** START OF TEXT BLOCK **
You are viewing a plain text version of this content. The canonical link for it is here.
Posted to user@hbase.apache.org by SivaRam Bollineni <sh...@gmail.com> on 2017/01/27 06:23:59 UTC

Spark Streaming checkpoint recovery failure for HBaseContext

hi,

First of all, Thanks a ton for HBaseContext API, it's very useful and
performant for our use-cases. We use HBaseContext in Spark Streaming with
checkpoint. We have a problem in recovering from checkpoint. Below is the
*NullPointerException* stack trace. I am sure it's because SparkContext
object is passed as null to HBaseContext. SparkContext is not serializable
and without SparkContext we can't create HBaseContext. Please help me in
resolving this issue.

java.lang.NullPointerException

        at
com.cloudera.spark.hbase.HBaseContext.<init>(HBaseContext.scala:69)

        at
com.abc.bbc.xyz.MySparkStreaming$$anonfun$createStreamingContext$1.apply(MySparkStreaming.scala:118)
** END OF TEXT BLOCK **
** START OF PROVIDED MATERIAL **
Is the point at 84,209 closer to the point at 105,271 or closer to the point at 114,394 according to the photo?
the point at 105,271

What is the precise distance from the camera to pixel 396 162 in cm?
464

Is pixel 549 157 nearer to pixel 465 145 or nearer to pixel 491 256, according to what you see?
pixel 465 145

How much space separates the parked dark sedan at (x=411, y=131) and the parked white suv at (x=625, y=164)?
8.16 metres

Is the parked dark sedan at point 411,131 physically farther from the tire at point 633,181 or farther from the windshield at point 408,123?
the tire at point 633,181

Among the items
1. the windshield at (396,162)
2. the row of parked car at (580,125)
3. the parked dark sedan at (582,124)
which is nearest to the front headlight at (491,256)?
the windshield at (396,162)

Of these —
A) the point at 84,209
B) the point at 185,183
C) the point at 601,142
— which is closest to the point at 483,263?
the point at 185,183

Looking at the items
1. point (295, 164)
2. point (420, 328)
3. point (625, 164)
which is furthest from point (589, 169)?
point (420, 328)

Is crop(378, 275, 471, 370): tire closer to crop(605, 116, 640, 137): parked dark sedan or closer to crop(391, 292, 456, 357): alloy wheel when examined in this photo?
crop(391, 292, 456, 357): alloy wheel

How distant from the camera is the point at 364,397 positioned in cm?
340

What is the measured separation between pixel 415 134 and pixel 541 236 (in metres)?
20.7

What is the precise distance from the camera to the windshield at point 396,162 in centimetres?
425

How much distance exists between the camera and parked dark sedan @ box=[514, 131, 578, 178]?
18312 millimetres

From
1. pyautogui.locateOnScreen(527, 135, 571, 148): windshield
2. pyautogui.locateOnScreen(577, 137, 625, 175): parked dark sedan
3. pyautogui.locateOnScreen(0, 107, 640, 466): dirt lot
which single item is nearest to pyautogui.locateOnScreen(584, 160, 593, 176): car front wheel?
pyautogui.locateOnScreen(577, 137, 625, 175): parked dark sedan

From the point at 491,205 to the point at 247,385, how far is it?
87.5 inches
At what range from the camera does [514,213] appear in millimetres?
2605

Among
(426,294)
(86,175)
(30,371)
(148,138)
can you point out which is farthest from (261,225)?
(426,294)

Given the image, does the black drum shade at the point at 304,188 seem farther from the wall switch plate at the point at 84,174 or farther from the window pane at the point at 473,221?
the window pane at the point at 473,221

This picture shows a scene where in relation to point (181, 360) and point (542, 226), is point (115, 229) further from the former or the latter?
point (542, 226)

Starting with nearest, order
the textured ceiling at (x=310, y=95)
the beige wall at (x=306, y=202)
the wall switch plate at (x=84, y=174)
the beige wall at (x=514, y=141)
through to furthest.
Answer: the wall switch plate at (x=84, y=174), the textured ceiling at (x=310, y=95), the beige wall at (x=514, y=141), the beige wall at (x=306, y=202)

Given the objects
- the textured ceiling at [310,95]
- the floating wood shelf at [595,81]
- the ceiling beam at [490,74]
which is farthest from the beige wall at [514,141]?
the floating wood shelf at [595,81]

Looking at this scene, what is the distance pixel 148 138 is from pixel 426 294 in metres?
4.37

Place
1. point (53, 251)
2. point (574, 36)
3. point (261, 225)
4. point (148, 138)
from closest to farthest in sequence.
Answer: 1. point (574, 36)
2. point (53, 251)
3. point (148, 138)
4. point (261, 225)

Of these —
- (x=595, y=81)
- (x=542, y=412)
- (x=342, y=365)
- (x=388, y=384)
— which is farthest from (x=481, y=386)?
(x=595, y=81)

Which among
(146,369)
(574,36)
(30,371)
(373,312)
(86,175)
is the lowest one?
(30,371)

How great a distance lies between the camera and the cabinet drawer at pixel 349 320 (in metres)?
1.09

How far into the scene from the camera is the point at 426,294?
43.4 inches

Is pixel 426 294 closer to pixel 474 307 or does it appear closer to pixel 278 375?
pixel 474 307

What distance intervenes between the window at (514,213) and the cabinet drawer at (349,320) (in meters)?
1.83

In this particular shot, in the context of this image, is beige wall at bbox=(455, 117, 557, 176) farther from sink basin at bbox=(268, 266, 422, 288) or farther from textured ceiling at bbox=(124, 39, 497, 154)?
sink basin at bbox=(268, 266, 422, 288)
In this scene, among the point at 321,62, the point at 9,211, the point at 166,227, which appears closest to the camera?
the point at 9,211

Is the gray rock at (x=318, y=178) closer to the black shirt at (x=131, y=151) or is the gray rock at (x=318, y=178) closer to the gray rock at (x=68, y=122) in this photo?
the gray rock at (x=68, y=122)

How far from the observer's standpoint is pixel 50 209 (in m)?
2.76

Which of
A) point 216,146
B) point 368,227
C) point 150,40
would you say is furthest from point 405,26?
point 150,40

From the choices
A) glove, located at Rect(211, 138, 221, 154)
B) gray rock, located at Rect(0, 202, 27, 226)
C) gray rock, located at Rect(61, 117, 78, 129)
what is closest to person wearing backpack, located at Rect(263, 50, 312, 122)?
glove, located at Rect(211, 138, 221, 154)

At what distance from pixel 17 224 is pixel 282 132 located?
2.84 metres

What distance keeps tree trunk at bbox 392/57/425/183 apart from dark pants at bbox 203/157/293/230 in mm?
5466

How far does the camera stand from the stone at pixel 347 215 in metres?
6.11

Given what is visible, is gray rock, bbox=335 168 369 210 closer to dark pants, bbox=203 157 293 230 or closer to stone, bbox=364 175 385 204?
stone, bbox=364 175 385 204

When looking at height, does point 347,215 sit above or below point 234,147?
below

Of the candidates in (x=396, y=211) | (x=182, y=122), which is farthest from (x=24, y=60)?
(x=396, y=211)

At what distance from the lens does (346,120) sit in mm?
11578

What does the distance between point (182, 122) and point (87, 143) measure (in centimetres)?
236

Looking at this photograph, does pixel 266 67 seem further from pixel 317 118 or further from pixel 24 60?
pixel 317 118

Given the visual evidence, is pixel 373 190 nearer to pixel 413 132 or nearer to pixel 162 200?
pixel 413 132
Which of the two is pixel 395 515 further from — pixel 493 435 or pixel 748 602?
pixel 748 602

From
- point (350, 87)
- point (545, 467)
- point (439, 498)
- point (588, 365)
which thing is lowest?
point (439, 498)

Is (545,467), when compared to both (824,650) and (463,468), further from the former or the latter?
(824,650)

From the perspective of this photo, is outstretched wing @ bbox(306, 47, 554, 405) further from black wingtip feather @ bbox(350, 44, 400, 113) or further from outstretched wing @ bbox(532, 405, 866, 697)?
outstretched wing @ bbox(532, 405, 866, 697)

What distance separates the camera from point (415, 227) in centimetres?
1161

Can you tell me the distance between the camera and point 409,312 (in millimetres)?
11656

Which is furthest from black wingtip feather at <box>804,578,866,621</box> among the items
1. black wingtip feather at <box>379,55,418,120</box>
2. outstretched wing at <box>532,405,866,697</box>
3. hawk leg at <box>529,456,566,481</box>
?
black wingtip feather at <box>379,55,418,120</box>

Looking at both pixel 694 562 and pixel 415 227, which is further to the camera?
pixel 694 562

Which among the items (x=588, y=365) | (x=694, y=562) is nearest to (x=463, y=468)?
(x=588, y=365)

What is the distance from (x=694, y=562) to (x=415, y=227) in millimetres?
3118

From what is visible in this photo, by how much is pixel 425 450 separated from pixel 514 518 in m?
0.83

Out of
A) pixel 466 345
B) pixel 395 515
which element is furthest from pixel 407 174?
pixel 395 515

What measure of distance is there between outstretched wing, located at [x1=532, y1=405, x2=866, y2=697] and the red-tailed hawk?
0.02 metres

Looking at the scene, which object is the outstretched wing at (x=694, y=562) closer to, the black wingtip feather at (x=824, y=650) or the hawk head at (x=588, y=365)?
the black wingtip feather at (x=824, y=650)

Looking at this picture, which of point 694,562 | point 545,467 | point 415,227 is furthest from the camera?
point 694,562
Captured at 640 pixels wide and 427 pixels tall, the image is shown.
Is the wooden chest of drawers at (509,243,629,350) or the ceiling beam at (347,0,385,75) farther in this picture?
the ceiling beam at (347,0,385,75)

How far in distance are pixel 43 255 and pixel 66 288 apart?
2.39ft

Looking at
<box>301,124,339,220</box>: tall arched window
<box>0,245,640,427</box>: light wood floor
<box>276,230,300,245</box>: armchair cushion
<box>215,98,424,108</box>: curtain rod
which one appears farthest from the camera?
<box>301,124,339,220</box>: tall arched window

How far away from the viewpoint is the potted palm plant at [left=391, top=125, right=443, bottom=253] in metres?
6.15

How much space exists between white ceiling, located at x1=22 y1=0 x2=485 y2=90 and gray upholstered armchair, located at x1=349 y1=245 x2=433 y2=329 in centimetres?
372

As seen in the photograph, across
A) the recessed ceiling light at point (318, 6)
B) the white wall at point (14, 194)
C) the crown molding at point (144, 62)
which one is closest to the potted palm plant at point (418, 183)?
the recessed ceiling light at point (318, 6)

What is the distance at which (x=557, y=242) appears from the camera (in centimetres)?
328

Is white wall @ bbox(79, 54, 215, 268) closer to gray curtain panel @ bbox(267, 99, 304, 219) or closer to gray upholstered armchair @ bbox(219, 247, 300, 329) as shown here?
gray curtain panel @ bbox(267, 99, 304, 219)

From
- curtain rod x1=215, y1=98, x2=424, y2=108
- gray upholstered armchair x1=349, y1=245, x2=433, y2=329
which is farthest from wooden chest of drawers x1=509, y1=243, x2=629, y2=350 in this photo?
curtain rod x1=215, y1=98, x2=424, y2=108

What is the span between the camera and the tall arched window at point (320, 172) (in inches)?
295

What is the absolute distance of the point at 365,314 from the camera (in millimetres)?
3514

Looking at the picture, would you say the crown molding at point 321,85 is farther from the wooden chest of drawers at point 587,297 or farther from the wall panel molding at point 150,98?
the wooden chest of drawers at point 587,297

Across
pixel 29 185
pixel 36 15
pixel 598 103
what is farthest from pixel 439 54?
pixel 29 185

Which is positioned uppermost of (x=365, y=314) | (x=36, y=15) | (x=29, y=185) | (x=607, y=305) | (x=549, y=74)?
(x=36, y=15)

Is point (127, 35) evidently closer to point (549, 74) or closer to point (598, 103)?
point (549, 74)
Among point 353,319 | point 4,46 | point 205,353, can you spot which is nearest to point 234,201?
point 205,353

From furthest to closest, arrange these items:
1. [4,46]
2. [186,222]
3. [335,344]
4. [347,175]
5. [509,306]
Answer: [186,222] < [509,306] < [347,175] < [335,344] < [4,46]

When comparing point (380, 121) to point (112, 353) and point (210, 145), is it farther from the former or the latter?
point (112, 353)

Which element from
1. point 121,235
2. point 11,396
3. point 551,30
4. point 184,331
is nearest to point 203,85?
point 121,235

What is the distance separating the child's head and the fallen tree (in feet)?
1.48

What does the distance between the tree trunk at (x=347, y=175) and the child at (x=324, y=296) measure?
** END OF PROVIDED MATERIAL **
- [WRITTEN TASKS]
- 1) For each statement, answer yes or no about the HBaseContext post, and quote the words from it that settle the answer: (a) The poster uses HBaseContext in Spark Streaming with checkpoint. (b) SparkContext is serializable. (c) The stack trace shows a java.lang.NullPointerException.
- 2) Count the lines in the rows that contain the word "both", and give only that number.
The HBaseContext post and the rows are two unrelated pieces of material.

- [WRITTEN ANSWERS]
- 1)
(a) Yes: "We use HBaseContext in Spark Streaming with checkpoint."
(b) No: "SparkContext is not serializable"
(c) Yes: "java.lang.NullPointerException"

- 2) 2